• SECCIÓN DEL TEXTO:
┌──

Martes 6º de Pascua

Martes 6º de Pascua

(Hch 16, 22-34; Jn 16, 5-11)

Queridos hermanos:

Como nos decía la palabra estos días, la obra de Cristo continúa en sus discípulos, que han sido asociados a su misión y han recibido la fuerza y el testimonio del Espíritu. A las despedidas se une la promesa del Paráclito (Defensor-Consolador). Hasta ahora Cristo estaba junto a sus discípulos (Dios con nosotros) para instruirlos, sostenerlos, consolarlos y guardarlos, pero ahora vivirá dentro de ellos (Dios en nosotros) cuando reciban su Espíritu Santo. El que esa separación se vaya a realizar en medio de un sufrimiento enorme, les escandalizaría aún más si llegasen a comprenderlo.     

También los discípulos unidos a Cristo y a su misión, por la fe, beberán en su día de este mismo cáliz, pero al presente son incapaces siquiera de oírlo mencionar. Cristo les anuncia al que hará posible en ellos lo que él mismo realiza. Recibirán el Espíritu Santo. Los discípulos viven todavía su relación con Cristo, en la carne más que en la fe, y sólo el pensamiento de separarse de él, los entristece, y no están en grado de comprender los grandes motivos ni los enormes frutos que de ese acontecimiento se desprenderán.

 Con todo, ellos mismos beberán un día de ese cáliz del que ahora son incapaces tan siquiera de oírlo mencionar. Cristo, les habla de quien lo hará posible en ellos, como lo hace en él, y les promete el Defensor, el Consolador. Por él, recibirán la gracia de que Cristo viva en ellos con una presencia más personal, íntima y eficaz, y con una relación más profunda de filiación con el Padre y de hermandad con el Hijo. Cristo entra al cielo, y el cielo penetra en los discípulos con el Espíritu; enorme ganancia y conveniencia para la que era necesario primero limpiar del infierno su corazón. Era necesaria la muerte de Cristo, para que sus pecados fueran disueltos, y que resucitara el Señor, para que recibieran vida eterna.

          Por el sacrificio de Cristo, en el mundo sumergido ahora bajo el pecado de su incredulidad, aparece la justicia por la fe en Cristo, obra del Espíritu, y el príncipe de este mundo, mentiroso y asesino, queda convicto de pecado, juzgado y condenado, mientras el pecado del hombre queda perdonado. Ahora, el mundo se divide: entre quienes creen en Cristo y quienes se resisten a acogerlo por la fe. Los discípulos que habían creído que Jesús, su Maestro, era el Cristo; ahora comienzan a creer que Jesús es el Señor, es Dios; se apoyarán en él, esperarán en él y lo amarán, dice San Agustín.

└──

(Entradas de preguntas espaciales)

┌──

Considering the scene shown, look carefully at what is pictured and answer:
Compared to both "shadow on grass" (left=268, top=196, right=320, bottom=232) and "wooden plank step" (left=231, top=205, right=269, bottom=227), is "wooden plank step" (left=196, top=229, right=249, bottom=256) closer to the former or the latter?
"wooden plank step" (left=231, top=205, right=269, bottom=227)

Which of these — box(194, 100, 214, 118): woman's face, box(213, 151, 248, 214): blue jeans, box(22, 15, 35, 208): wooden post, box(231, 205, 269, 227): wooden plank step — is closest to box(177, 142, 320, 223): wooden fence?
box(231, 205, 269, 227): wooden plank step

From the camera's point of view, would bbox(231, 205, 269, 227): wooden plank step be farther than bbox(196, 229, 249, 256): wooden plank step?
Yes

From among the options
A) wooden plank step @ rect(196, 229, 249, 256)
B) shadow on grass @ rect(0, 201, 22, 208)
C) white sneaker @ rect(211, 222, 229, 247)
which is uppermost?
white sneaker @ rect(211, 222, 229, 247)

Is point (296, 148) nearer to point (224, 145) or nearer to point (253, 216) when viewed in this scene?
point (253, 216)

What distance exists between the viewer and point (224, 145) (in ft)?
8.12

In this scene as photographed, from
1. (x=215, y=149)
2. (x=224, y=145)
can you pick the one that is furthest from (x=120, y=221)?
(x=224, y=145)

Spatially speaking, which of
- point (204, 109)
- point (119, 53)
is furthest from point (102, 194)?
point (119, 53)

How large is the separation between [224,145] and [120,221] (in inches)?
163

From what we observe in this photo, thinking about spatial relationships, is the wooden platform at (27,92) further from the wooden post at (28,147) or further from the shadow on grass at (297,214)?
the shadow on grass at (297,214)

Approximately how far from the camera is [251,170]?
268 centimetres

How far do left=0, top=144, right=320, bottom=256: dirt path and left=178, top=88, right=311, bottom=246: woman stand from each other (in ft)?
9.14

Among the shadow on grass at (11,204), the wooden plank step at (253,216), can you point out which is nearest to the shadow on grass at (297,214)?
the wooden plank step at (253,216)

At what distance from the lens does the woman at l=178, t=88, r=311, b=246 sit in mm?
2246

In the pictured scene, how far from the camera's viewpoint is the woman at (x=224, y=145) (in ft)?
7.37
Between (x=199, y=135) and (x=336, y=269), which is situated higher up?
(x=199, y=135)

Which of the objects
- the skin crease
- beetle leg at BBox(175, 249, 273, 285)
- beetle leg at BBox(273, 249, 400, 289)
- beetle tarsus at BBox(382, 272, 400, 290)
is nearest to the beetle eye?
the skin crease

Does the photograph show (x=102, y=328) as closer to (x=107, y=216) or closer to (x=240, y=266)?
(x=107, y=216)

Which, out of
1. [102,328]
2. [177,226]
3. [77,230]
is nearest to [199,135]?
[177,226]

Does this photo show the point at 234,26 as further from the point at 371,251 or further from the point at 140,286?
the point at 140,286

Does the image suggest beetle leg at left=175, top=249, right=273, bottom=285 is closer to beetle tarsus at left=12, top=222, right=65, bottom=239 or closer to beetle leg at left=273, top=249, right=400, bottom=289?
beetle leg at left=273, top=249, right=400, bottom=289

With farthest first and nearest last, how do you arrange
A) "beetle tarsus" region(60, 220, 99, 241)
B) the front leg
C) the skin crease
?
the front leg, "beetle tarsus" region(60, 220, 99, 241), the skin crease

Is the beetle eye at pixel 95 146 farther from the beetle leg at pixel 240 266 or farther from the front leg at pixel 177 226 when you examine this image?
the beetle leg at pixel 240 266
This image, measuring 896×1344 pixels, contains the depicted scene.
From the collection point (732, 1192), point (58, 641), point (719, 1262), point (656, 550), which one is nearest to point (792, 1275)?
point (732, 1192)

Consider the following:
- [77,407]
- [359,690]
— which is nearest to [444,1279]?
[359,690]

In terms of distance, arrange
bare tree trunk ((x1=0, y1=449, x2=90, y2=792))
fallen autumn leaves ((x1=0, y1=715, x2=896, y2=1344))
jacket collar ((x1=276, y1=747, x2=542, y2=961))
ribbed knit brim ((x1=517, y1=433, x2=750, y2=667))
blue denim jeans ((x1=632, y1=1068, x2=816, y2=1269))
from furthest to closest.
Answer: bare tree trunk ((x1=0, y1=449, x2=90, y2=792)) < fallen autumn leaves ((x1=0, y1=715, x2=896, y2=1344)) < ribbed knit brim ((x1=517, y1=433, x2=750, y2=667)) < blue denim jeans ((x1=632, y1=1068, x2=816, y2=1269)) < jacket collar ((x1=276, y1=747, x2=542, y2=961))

└──

• LO QUE SE PIDE:
(1) En el texto del martes 6º de Pascua, ¿qué significa Paráclito?
(2) Reproduce palabra por palabra las líneas del listado que van desde la que contiene "In terms of distance, arrange" hasta el final del listado, ambos extremos incluidos.
El texto y el listado no tienen relación entre sí.

• SOLUCIONES PROPUESTAS:
(1) Defensor-Consolador.

(2)
In terms of distance, arrange
bare tree trunk ((x1=0, y1=449, x2=90, y2=792))
fallen autumn leaves ((x1=0, y1=715, x2=896, y2=1344))
jacket collar ((x1=276, y1=747, x2=542, y2=961))
ribbed knit brim ((x1=517, y1=433, x2=750, y2=667))
blue denim jeans ((x1=632, y1=1068, x2=816, y2=1269))
from furthest to closest.
Answer: bare tree trunk ((x1=0, y1=449, x2=90, y2=792)) < fallen autumn leaves ((x1=0, y1=715, x2=896, y2=1344)) < ribbed knit brim ((x1=517, y1=433, x2=750, y2=667)) < blue denim jeans ((x1=632, y1=1068, x2=816, y2=1269)) < jacket collar ((x1=276, y1=747, x2=542, y2=961))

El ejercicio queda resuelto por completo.